Wednesday, 25 April 2012

Why can’t children be children?

I always thought of myself as reasonably internet aware and understood the controls, that as a parent, I could put in place to ensure the kids did not access inappropriate sites. We even made sure that the computer was located in the house where we could see what the family were doing on the internet and monitor how long they were on-line.

However this week I have had my eyes opened by members of the Youth Assembly who are advocating for better awareness and more control. I learned about aspects that, to be honest, never crossed my mind. It would appear that I can put all the parental controls in the world on the family computer but this provides no protection if you access the internet or an e-mail account on a mobile phone. I am sure, like me, many parents knew about parental controls on a pc but not that they did not work on a mobile phone, so that means that your children could be accessing all sorts of internet sites via their phones.

As the week has progressed I have learned more and more about the serious problems we have in this age of technology. Did you know that paedophiles can make contact with youngsters via their Xbox and that within 2 minutes they can identify someone they would like to “groom”? The games are often played on line; therefore, other people joining in may not be actually interested in the game but the youngsters who are playing.

And so my education goes on – 38% of 11 – 17 year olds have received sexually explicit texts or emails; up to 25% of kids have seen adult images online or on TV, but half of parents don’t know; 4 out of 5 16 year old boys and girls regularly access “adult” websites.

Childhood is a time to explore and become in a safe, loving environment. It is foundational, setting their feet on a path. It is too precious to be stolen or hijacked. I therefore applaud the Church’s Youth Assembly who are championing a campaign to desexualise childhood - through internet protection and stopping manufacturers putting completely inappropriate slogans on t-shirts for children.

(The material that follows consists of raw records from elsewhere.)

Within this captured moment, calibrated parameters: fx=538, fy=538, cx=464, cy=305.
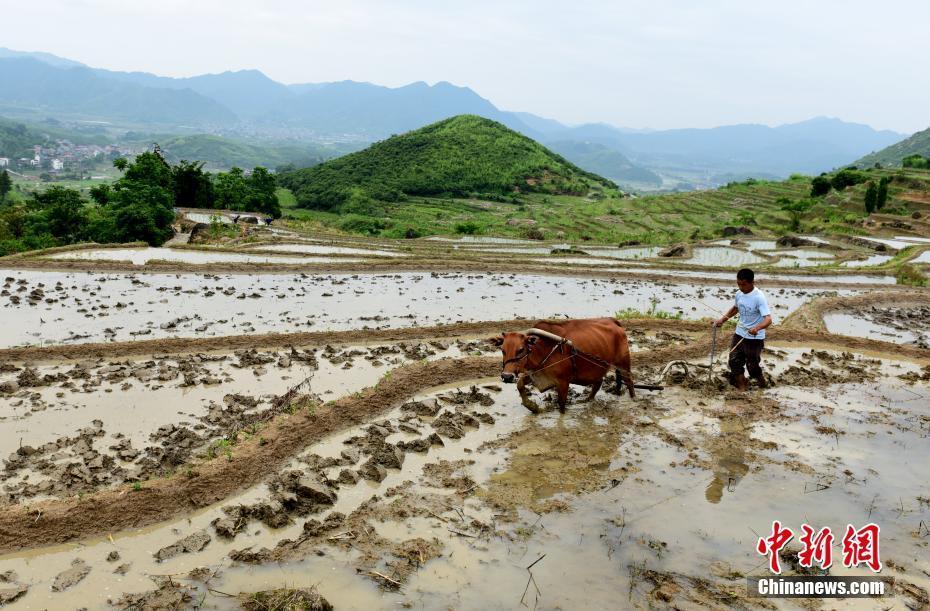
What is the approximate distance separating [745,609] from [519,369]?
3813 millimetres

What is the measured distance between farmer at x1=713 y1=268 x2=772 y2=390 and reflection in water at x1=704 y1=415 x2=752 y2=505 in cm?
116

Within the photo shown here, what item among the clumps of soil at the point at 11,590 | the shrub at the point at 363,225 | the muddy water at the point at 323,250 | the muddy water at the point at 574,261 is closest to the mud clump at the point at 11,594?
the clumps of soil at the point at 11,590

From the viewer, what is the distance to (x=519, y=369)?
7.49 meters

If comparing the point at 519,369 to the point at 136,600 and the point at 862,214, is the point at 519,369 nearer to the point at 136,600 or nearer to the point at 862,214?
the point at 136,600

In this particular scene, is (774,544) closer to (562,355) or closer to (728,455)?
(728,455)

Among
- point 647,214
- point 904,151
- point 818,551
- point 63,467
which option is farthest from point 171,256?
point 904,151

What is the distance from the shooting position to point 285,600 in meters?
4.30

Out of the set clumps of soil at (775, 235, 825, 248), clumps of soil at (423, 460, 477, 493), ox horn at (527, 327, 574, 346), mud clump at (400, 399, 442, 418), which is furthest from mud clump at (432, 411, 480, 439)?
clumps of soil at (775, 235, 825, 248)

It is time we took a stand against the sexualisation of children - safeguarding their right to be children. It is our duty as adults to engage with technology and the marketplace, taking back control of what our children are exposed to and knowing how to help them protect themselves as they grow.

Thursday, 19 April 2012

What kind of Society are we?

What kind of welcoming society are we? There are around 140 asylum seekers in Glasgow who are facing imminent eviction from their accommodation currently provided by Ypeople (formerly the YMCA). Why? The contract has now gone to Serco and this leaves Ypeople in a difficult position.

They have accommodated these asylum seekers over many years with compassion and helped those whose claims have been exhausted and have nowhere to go. Because of a government policy decision related to tendering Ypeople can no longer continue their support and these asylum seekers now face eviction and potentially homelessness.

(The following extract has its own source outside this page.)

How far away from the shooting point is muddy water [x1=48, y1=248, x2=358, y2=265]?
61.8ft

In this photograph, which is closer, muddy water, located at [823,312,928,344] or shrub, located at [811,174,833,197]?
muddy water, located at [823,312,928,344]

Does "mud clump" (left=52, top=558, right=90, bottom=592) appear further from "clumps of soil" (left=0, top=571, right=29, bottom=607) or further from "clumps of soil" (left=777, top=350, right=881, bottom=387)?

The level of compassion towards a group of vulnerable people shown by organisations such as Ypeople is clearly not shared by local and central government.

These are vulnerable people living in our midst who are unable to return to countries where they will most certainly encounter oppression and violence. They now also face fear and uncertainty here in Scotland too – a country who offered them sanctuary and a place of safety.

We must now stand beside our international brothers and sisters. I have written to local and national government to urge them to act with compassion and address this situation urgently.

Thursday, 5 April 2012

Food Speculation

One of the papers coming to the General Assembly this year from Church and Society Council is “Give us our Daily Bread”. The awful pictures that appear on TV about famines highlight how many people are hungry. More and more seem to be affected. What we discovered is that often the hungry are living where there is food but they cannot afford to buy it. Between 2006 and 2008 the Food and Agriculture Organisation recorded an increase in cost of 71% in essential foodstuffs. Rice and grain increased 126% but fell back again. In this country and similar developed countries households spend 10% of income on food. In developing countries this rises to 60 – 80%. For these people the spikes in prices leave them unable to purchase basic foods.

Why did the price spike in 2006? It can be explained by bad harvests, agricultural neglect, and production of bio fuels. That does not explain the entire rise in price. The other factor is speculation on futures of commodities. A farmer who wants to have a guaranteed price for the harvest makes a contract with a miller for the price before the grain is planted. This used to be done directly but now an intermediary (hedger) negotiates with both the farmer and the miller. The hedger was seen to stabilise prices. However more financiers joined the hedger particularly when the property market collapsed and the speculators moved to look at agriculture commodities. The speculators treated food as a financial commodity and created instability. The futures market was out of control.

The EU is discussing controlling the speculation on basic food items however there is reluctance to limit the Hedge Funds and Index Funds.

Legislation and regulation needs to control markets so that speculators do not make a profit at the expense of those living in extreme poverty.